O Padre José Monteiro de Noronha ([1768] 1856: 79-80), indica a presença dos “Uerequena” em 1768, no Rio Xié, convivendo com outros povos: “Baniba” (Baniwa), Lhapueno (?), Mendó (?) e outros. Viveriam também no Rio Içana, juntamente com os Baniba, Tumayari (?), Turimari (?), Deçana, Puetana (?) e outros. Para este padre, os Uerequena “chamados comumente, por corrupção do vocábulo, Ariquena, tem por distintivo hum furo mui largo entre a cartilagem, e a extremidade inferior das orelhas em que metem molhos de palha. Entre eles se acharam muitos, que antecedentemente a comunicação e conhecimento dos brancos, tinham nomes hebraicos, huns puros e outros com pouca corrupção, como: Joab, Jacob, Yacobi, Thome, Thomequi, Davidu, Joanau e Marianau”. Estas informações sobre os Werekena serão repetidas ao longo do século XVIII, com algumas modificações e acréscimos, pelos viajantes da região.
Nos anos de 1774-1775, grupos de “Uariquena” estariam morando em Barcelos, provavelmente “descidos” em anos anteriores pelos colonos portugueses, conforme o relato de Francisco Xavier Ribeiro de Sampaio (1825: 104-114). Este militar português também fez referência à presença de “Uerequena” no Rio Içana, enquanto que no Xié informou que viviam os “Assauinaui” (provavelmente trata-se de uma fratria Baniwa, os Dzauinai). Dos “Uerequena”, afirmou novamente que são “célebres pela comunicação, que antecedentemente tiveram com os brancos, e usarem os nomes hebraicos, como são: Joab, Jacobi, Thome, Thomequi, Davidu, Joanau, e Marianau. He esta nação antropófoga é célebre por usar de escrita de cordões, na forma dos quipos dos antigos peruvianos, com o que transmitem os seus pensamentos a pessoas distantes, que entendem, e sabem decifrar aqueles nós, e cordões, que também lhe servem para uso aritmético”.
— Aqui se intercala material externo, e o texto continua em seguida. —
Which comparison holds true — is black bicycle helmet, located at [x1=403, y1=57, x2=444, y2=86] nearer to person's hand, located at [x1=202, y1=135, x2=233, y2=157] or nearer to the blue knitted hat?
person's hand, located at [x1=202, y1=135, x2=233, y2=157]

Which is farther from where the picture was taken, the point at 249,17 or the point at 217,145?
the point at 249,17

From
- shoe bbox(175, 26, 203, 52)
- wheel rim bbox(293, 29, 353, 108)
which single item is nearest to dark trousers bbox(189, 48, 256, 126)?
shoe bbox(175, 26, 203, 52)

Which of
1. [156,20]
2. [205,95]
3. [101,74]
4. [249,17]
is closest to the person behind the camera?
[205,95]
No ano de 1784, Manoel da Gama Lobo d’Almada, militar português, não aponta ter avistado qualquer indígena nas margens do Rio Xié, mas dá sinais de que havia muitos – embora não os nomeie – entre as cabeceiras deste rio e o Tomo, afluente da margem direita do Guainia:
entrei pelo rio Xié e naveguei por ele aguas acima até a um braço oriental dele, chamado Uheuaupuiy [provavelmente igarapé Teuapuri], pelo qual subi até dar em um torrão de terra baixa aonde achei por entre matos a trilha de um caminho estreito e fundo mas bem seguido. (...) hera preciza toda a boa ordem na marcha porque havia muita gentilidade, a quem estávamos ouvindo todas as madrugadas tocarem os seus trocanos, espécie de tambores. Duas vezes nos saíram espias deles armados de Curabis que são umas pequenas flechas ervadas com que nos atiravam; mas com alguns tiros de vanguarda os fizemos retirar e seguimos pacificamente a nossa marcha.
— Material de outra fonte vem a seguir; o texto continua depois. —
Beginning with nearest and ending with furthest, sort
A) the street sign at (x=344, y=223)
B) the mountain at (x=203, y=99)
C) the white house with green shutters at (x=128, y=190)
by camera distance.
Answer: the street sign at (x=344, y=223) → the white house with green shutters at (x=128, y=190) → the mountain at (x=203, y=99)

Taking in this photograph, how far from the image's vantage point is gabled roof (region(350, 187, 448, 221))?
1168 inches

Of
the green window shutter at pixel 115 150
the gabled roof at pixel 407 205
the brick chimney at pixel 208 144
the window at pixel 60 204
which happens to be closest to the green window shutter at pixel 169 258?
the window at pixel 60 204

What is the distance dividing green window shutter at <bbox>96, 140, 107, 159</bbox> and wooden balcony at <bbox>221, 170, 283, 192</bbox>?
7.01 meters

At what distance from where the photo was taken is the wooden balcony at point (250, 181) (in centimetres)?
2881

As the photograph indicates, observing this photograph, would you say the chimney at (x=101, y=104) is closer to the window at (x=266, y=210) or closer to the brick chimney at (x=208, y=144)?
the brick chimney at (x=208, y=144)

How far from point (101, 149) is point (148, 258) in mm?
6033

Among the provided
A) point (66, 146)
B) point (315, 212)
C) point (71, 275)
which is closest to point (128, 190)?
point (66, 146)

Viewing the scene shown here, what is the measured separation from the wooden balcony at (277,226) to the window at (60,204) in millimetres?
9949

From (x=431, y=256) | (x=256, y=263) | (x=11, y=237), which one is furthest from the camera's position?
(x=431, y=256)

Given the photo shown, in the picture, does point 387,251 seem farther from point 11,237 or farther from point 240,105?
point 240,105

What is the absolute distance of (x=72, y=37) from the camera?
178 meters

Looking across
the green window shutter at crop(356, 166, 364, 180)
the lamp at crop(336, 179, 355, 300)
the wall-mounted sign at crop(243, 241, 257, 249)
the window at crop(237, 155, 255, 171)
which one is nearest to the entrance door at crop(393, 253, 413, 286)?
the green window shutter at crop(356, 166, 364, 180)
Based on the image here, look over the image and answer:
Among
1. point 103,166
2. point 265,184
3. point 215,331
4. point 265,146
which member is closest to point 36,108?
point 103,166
Alexandre Rodrigues Ferreira - [1885-88] 1983:253-254 -viajou pelos rios Xié e Içana em 1785, informando-nos que foi advertido no Xié pelo índio piloto de que o “gentio Uerequena as tinha [sentinelas] sempre avançadas neste passo [cachoeira], para ser informado das canoas que chegavam, e segundo as forças que nelas reconheciam, e de que davam parte às espias, assim se resolviam a abalroá-las ou não”. Interessante observar que o naturalista, chegado à cachoeira de Cumati, anota no seu diário que “d’ella para cima ha bastante piassaba”, anunciando desde já o interesse econômico pelos mananciais desse rio.
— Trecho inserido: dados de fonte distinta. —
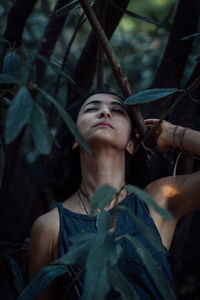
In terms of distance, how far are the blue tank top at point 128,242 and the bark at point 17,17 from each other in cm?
90

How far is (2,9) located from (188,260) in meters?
2.28

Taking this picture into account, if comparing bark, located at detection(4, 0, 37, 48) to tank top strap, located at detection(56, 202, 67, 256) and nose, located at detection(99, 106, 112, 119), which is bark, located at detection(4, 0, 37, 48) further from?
tank top strap, located at detection(56, 202, 67, 256)

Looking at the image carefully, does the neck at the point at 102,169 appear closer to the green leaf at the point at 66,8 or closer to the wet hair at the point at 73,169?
the wet hair at the point at 73,169

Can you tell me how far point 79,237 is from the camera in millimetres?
893

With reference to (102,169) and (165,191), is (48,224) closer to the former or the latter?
(102,169)

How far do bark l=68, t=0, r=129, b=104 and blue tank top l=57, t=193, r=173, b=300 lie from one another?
87cm

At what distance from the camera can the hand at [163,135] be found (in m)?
1.48

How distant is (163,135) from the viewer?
1.49 meters

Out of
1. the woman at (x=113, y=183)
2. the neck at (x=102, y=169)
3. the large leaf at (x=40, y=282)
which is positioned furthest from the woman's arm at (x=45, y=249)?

No Rio Içana, Alexandre Rodrigues Ferreira indica também a presença dos “Uerequena”, juntamente com os Banibas, Termaisaris, Turimaris, Duanaes, Puitenas e outros. Dos Uerequena, apesar de não tê-los visto pessoalmente, repete as afirmações de Monteiro de Noronha sobre a comunicação por cordões e seus nomes hebraicos, e diz fazerem um largo furo entre a cartilagem e a extremidade inferior das orelhas para nele introduzirem molhos de palha” (ibid: 249). Numa memória escrita posteriormente, em 1787 (1974: 69-73), o naturalista revela uma série de características dos Uerequena, certamente advindas de informações fornecidas por terceiros, tais como os que acompanharam a “tropa” chefiada por Miguel de Sequeira Chaves realizada em 1757, para reprimir um “ataque” de índios rebelados (provavelmente no Baixo Rio Negro), na qual havia alguns “Warekena domesticados”. Dentre essas características, pode-se destacar, além do furo na orelha, o fato de que eram “antropófagos”, de que costumavam praticar a eutanásia com velhos e enfermos irremediáveis e de que possuíam “currais” de prisioneiros.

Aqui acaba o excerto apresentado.